Metadata-Version: 2.4
Name: vectorscope
Version: 1.2.2
Summary: Interactive vector embedding visualization and transformation system
Project-URL: Homepage, https://github.com/cranmer/vectorscope
Project-URL: Documentation, https://cranmer.github.io/vectorscope
Project-URL: Repository, https://github.com/cranmer/vectorscope
Author: Kyle Cranmer
License-Expression: MIT
License-File: LICENSE
Keywords: dimensionality-reduction,embeddings,pca,tsne,umap,visualization
Classifier: Development Status :: 4 - Beta
Classifier: Intended Audience :: Science/Research
Classifier: License :: OSI Approved :: MIT License
Classifier: Programming Language :: Python :: 3
Classifier: Programming Language :: Python :: 3.11
Classifier: Programming Language :: Python :: 3.12
Classifier: Topic :: Scientific/Engineering :: Visualization
Requires-Python: >=3.10
Requires-Dist: fastapi>=0.109
Requires-Dist: numpy>=1.26
Requires-Dist: pydantic>=2.6
Requires-Dist: python-multipart>=0.0.6
Requires-Dist: scikit-learn>=1.4
Requires-Dist: scipy>=1.12
Requires-Dist: umap-learn>=0.5
Requires-Dist: uvicorn>=0.27
Provides-Extra: dev
Requires-Dist: httpx>=0.26; extra == 'dev'
Requires-Dist: pytest>=8.0; extra == 'dev'
Provides-Extra: docs
Requires-Dist: myst-parser>=2.0; extra == 'docs'
Requires-Dist: sphinx-rtd-theme>=2.0; extra == 'docs'
Requires-Dist: sphinx>=7.0; extra == 'docs'
Description-Content-Type: text/markdown

# VectorScope

Interactive web-based system for exploring, transforming, and visualizing vector embeddings.

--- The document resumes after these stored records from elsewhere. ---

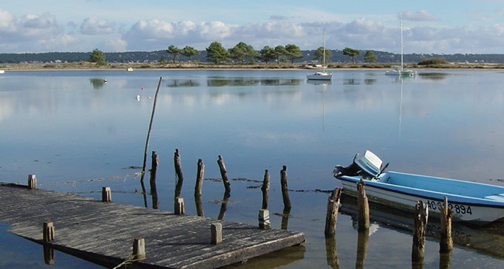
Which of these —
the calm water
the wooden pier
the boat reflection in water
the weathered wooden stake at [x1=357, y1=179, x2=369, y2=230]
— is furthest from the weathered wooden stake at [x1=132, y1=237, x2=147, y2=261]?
the boat reflection in water

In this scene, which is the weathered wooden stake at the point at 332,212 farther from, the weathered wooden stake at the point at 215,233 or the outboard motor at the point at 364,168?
the outboard motor at the point at 364,168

![VectorScope Logo](https://raw.githubusercontent.com/cranmer/vectorscope/main/logo.svg)

## Overview

VectorScope is a visualization tool designed for exploring high-dimensional vector embeddings. It provides an interactive interface for:

- Loading and managing multiple embedding datasets
- Applying transformations (scaling, rotation, PCA-based affine)
- Creating projections to 2D/3D space (PCA, t-SNE, UMAP)
- Selecting and tracking specific points across views
- Building visual transformation pipelines via a graph editor

## Features

- **Multiple Data Sources**: Load data from CSV, NumPy files (.npy, .npz), or built-in sklearn datasets
- **Column Configuration**: For tabular data, choose which columns are features vs labels
- **Visual Transformation Graph**: Build data pipelines by connecting layers, transformations, and views
- **Interactive Projections**: Configure PCA components, t-SNE perplexity, UMAP parameters, and more
- **Linked Viewports**: Synchronized selection across multiple views
- **Session Persistence**: Save and reload entire workspaces

## Roadmap

### ✅ Completed Features

- **Core Infrastructure**
  - [x] FastAPI backend with REST API
  - [x] React + TypeScript frontend with Zustand state management
  - [x] Vite dev server with API proxy
  - [x] Session save/load functionality

- **Data Loading**
  - [x] CSV file upload with column configuration
  - [x] NumPy file support (.npy, .npz)
  - [x] Built-in sklearn datasets (iris, digits, wine, etc.)
  - [x] Synthetic data generation (clustered Gaussian)

- **Projections**
  - [x] PCA with configurable component selection
  - [x] t-SNE with perplexity, learning rate, iterations parameters
  - [x] UMAP with n_neighbors, min_dist, spread parameters
  - [x] Direct axes view (raw dimension values)
  - [x] Histogram view (per-dimension distribution)
  - [x] Box plot view (per-dimension by class)
  - [x] Corner plot (all axis pairs + diagonal histograms)

- **Transformations**
  - [x] Scaling transformation with per-axis sliders (linked/unlinked modes)
  - [x] Rotation transformation with selectable rotation plane (any dimension pair)
  - [x] PCA-based affine transformation (with explained variance display)

- **Visualization**
  - [x] Multiple synchronized viewports with Plotly (2D and 3D scatter)
  - [x] Linked selection across views
  - [x] View sets (save/load viewport configurations)
  - [x] Graph editor for transformation pipelines
  - [x] View editor with header bar layout (layer/view selection, add view)
  - [x] Configurable axis ranges (X, Y, Z for 3D views)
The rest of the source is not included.